Fakat, Ortadoğuda Rus faktörünün devreye girmesi ile birlikte çok farklı hesaplar yapmak gerekecektir. Çünkü Moskovanın, ABD emperyalizminin arpalığı saydığı mekanlara, özellikle de Ortadoğuya el atmaktan başka bir seçeneği yoktur, dahası buna mecburdur. Washington Rusyanın nüfuz alanlarına açıktan el atmış, Kafkasyayı tutuşturmuş, Gürcistanı bir üssüne dönüştürmüş durumda. Kremlin duyduğu rahatsızlığı bugüne kadar Çeçen halkına saldırmakla ifade etmeye çalıştı. Ama bu bir çaresizlikten başka bir şey değildir ve sonucu değiştirmeyecektir. Grozniyi bombalamakla, Eduvard Şevernadzeye karşı suikast tezgahlamakla, Erivan parlamentosunda cinayet işlemekle, ABDnin Kafkasya seferinin dizginlenemeyeceği, stratejik hesaplarının bozulamayacağı açıktır.
İşte Kuzey Kore konusunda Putinin yaptığı jest gerçek anlamını böyle bir perspektif içinde bulmaktadır. Rusya hedef olduğu çok yönlü sataşmanın önünü almak için hasımlarının mekanlarında onların en ince damarına basmak zorunda. Bunu icra etmenin en ideal alanı ise Ortadoğudur. Daha açık bir ifadeyle, uluslararası bağlamda Rusyanın önünde duran en acil misyon, ABDnin küstahlığına engel çıkartmak, onun hareket alanını daraltmaya çalışmaktır. Bir başkasının üstlenemeyeceği bu misyon Rusya için bir ihtiyaç, başkaları için de bir talebe dönüşmüş durumdadır. Burada nesnel bir çıkar birliği sözkonusudur. Putinle birlikte orta ölçekli emperyalist güçlerin ABD karşısında, en azından ticari konularda, tok konuşmaya başlamış olmalarının, Clintonun nükleer savunma kalkanı projesini reddetmelerinin arkasında bu talep yatıyor. Li Pengin Belgradda ABD emperyalizminin barbarlığını teşhir etmesinin, ona karşı Yugoslav halkının yiğit direnişini övmesinin pek etkisi olmuyor. Ama Kremlinin sıradan bir basın açıklaması anında rahatsızlığa yol açıyor.

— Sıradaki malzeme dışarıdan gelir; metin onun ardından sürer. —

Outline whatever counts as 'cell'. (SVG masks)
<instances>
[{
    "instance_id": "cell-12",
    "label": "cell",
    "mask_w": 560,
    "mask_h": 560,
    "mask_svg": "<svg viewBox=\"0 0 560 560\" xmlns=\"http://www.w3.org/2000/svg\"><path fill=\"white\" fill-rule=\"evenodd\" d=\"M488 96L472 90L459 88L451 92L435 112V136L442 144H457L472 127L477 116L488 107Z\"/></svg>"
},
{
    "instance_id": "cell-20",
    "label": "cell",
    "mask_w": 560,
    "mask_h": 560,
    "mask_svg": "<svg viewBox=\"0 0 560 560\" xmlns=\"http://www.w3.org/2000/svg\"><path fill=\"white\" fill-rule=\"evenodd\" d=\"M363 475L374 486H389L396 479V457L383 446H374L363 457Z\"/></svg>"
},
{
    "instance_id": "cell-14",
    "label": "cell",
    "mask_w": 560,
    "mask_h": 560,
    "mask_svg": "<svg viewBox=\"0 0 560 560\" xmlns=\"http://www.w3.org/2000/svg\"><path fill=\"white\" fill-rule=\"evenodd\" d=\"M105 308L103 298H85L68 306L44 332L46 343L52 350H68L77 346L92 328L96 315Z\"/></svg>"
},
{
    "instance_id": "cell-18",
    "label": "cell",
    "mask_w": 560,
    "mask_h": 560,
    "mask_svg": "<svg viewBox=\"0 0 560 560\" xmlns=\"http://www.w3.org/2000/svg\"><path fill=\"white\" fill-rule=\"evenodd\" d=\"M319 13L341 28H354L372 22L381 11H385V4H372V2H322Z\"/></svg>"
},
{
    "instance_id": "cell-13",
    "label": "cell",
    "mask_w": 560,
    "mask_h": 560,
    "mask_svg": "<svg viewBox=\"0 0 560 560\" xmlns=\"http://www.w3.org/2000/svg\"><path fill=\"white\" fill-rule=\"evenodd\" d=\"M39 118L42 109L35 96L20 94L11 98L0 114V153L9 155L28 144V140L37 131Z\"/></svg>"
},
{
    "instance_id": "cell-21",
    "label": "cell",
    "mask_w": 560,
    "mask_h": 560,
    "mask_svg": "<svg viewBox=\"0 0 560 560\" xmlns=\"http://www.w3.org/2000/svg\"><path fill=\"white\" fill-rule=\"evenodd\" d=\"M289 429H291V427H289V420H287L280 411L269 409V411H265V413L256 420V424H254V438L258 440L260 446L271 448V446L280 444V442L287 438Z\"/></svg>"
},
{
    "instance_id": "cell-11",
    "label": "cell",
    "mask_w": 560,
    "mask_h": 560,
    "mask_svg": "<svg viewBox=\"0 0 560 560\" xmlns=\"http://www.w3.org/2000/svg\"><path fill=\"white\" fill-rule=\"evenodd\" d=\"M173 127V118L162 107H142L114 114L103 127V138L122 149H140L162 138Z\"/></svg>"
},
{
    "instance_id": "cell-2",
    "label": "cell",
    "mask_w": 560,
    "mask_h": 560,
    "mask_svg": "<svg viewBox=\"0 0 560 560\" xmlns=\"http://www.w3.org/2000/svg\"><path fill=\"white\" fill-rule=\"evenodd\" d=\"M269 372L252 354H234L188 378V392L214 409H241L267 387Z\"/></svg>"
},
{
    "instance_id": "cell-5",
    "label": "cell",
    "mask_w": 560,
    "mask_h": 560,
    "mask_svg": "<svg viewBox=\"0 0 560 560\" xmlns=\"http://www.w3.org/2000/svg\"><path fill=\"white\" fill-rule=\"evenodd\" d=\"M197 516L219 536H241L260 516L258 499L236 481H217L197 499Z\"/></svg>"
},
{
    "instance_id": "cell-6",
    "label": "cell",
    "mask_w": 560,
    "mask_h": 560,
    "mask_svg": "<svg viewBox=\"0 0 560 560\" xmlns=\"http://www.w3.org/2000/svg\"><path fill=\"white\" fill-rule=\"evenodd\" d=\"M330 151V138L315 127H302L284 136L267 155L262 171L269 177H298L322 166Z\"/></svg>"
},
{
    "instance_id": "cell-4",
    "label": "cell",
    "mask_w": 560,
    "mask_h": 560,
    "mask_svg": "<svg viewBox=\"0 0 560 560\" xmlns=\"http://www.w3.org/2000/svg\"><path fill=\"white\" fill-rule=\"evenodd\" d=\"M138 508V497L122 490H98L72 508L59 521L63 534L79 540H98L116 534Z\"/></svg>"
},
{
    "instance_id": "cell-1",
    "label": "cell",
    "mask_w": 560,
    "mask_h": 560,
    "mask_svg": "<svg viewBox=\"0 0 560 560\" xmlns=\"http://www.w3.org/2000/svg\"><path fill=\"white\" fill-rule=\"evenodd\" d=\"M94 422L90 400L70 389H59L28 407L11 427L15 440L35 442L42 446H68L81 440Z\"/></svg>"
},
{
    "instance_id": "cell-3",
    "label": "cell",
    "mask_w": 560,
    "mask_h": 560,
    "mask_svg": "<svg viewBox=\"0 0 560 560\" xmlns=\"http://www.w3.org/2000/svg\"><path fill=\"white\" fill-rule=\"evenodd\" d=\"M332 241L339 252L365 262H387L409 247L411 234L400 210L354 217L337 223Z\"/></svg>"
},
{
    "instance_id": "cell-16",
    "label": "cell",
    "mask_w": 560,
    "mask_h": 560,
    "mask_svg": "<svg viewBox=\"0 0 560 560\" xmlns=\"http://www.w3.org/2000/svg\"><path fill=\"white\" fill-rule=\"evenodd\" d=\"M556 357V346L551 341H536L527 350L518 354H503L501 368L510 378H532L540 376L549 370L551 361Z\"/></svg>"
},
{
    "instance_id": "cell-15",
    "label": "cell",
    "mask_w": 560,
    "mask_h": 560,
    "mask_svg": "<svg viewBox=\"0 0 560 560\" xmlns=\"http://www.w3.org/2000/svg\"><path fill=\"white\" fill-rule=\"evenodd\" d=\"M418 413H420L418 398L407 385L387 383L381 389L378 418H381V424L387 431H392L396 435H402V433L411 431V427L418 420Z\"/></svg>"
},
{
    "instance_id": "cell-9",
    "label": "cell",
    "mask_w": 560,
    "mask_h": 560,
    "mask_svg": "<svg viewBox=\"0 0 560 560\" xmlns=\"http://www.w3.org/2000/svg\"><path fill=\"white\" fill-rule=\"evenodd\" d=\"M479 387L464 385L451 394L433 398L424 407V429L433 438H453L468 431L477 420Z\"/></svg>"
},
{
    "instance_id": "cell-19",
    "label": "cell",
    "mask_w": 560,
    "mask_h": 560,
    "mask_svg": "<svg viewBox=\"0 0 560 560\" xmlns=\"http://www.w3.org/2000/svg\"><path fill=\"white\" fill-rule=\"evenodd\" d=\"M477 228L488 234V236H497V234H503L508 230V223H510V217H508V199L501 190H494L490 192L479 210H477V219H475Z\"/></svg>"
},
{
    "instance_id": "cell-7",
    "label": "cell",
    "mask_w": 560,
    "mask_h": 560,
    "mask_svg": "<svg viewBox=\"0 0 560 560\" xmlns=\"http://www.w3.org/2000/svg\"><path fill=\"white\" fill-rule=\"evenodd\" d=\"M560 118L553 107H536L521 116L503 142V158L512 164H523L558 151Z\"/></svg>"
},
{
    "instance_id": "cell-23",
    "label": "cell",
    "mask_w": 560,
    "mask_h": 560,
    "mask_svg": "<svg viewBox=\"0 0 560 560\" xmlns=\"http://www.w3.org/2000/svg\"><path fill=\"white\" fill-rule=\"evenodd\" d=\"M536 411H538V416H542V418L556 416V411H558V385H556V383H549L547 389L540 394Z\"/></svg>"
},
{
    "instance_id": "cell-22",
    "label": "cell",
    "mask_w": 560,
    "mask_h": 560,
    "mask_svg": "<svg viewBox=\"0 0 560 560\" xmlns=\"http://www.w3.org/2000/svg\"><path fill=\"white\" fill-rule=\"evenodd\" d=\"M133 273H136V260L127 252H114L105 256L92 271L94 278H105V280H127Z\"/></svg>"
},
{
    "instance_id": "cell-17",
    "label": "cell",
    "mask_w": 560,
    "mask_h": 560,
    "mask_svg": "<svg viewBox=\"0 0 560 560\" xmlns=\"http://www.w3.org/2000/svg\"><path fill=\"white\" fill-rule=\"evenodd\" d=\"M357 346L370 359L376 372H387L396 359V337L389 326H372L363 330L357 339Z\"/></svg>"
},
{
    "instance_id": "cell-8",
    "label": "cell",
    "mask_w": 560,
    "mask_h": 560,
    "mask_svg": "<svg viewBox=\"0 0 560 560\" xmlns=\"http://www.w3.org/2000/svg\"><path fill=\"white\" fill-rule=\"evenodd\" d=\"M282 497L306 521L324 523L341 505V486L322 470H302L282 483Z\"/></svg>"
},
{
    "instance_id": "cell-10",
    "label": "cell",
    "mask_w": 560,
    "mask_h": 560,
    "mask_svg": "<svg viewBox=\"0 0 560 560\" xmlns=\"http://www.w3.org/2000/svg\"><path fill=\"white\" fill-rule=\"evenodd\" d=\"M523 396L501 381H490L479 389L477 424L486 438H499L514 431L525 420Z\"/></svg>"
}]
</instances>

Uluslararası gelişmelerin böyle bir sürece girmesi elbette bir zaman sorunudur. Ama zamanın hızla ilerlediğini, kriz odaklarının dünyanın dört bir yanında silahlı çatışmalara dönüşerek çoğaldığını görüyoruz. Washington İMF ve Dünya Bankası kredileri üzerinden Rusyaya kelepçe vurmakta geri durmayacaktır. Fakat, hızlanan gelişmeler, artan ve keskinleşen çelişkiler, böyle bir perspektifin açılmasını adeta zorlamaktadır. Ortadoğudaki gelişmeler, Hafız Esadın ölümü, Arafatın günlerinin sayılı oluşu, bu bağlamda büyük bir önem taşımaktadır.